*Task instructions*: Arrange the records as a Markdown table with the columns Row and Record line, starting at the line with "How far does" and continuing through the end of the records, both ends included. Leave out blank lines.

Records on spatial positioning
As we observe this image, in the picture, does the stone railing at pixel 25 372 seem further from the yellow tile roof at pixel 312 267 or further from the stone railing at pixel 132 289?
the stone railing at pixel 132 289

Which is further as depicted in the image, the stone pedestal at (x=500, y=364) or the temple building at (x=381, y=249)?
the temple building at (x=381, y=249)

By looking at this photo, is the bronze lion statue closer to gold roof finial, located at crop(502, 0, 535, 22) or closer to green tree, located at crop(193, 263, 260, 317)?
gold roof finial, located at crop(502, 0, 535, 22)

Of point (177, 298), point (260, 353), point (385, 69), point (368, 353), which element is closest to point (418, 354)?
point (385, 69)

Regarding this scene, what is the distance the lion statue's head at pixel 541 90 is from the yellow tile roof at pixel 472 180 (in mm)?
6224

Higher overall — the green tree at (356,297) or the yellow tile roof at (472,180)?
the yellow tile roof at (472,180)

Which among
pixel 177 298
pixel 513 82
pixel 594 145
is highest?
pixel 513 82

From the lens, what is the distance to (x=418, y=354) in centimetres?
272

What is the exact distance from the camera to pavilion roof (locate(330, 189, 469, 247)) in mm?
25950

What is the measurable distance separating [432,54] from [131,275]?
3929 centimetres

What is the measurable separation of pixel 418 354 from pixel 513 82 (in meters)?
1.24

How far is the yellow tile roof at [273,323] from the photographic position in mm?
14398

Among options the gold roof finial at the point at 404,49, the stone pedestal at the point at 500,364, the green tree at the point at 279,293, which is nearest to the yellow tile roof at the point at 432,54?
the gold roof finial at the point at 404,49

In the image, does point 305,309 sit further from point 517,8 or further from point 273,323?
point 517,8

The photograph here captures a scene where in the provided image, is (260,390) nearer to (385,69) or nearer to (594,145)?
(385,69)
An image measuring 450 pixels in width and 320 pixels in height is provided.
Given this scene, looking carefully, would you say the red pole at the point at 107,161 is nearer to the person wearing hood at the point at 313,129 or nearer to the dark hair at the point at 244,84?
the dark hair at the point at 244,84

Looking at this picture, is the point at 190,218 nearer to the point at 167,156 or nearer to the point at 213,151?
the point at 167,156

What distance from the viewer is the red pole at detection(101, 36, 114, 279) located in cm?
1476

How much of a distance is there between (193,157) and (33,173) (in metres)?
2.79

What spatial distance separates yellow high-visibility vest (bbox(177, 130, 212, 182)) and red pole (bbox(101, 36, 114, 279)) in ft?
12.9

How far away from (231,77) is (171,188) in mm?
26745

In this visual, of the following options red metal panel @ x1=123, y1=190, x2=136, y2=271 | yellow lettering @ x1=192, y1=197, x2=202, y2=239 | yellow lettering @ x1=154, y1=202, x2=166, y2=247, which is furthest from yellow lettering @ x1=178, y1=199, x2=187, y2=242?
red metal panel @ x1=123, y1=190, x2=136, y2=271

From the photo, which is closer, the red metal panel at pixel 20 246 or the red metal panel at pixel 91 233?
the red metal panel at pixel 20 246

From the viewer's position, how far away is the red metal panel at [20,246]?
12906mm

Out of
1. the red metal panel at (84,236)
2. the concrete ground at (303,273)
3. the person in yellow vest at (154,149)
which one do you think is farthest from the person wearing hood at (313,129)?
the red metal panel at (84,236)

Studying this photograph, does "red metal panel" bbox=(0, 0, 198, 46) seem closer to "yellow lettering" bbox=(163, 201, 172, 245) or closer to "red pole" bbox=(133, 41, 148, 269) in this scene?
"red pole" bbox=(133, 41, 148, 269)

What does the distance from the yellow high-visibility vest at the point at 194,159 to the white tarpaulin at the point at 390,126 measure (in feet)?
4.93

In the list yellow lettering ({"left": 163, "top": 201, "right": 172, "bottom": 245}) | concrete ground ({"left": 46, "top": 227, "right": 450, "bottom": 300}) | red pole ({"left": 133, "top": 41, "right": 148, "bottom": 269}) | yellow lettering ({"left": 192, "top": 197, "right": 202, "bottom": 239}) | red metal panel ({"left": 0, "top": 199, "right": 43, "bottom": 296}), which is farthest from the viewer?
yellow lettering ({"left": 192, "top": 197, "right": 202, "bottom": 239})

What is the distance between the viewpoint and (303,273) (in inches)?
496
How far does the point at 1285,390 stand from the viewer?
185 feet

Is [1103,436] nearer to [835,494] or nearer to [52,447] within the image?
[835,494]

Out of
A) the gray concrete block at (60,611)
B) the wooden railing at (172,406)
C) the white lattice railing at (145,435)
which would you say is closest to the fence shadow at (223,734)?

*Solution to the exercise*:
| Row | Record line |
|---|---|
| 1 | How far does the point at 1285,390 stand from the viewer? |
| 2 | 185 feet |
| 3 | Is [1103,436] nearer to [835,494] or nearer to [52,447] within the image? |
| 4 | [835,494] |
| 5 | Out of |
| 6 | A) the gray concrete block at (60,611) |
| 7 | B) the wooden railing at (172,406) |
| 8 | C) the white lattice railing at (145,435) |
| 9 | which would you say is closest to the fence shadow at (223,734)? |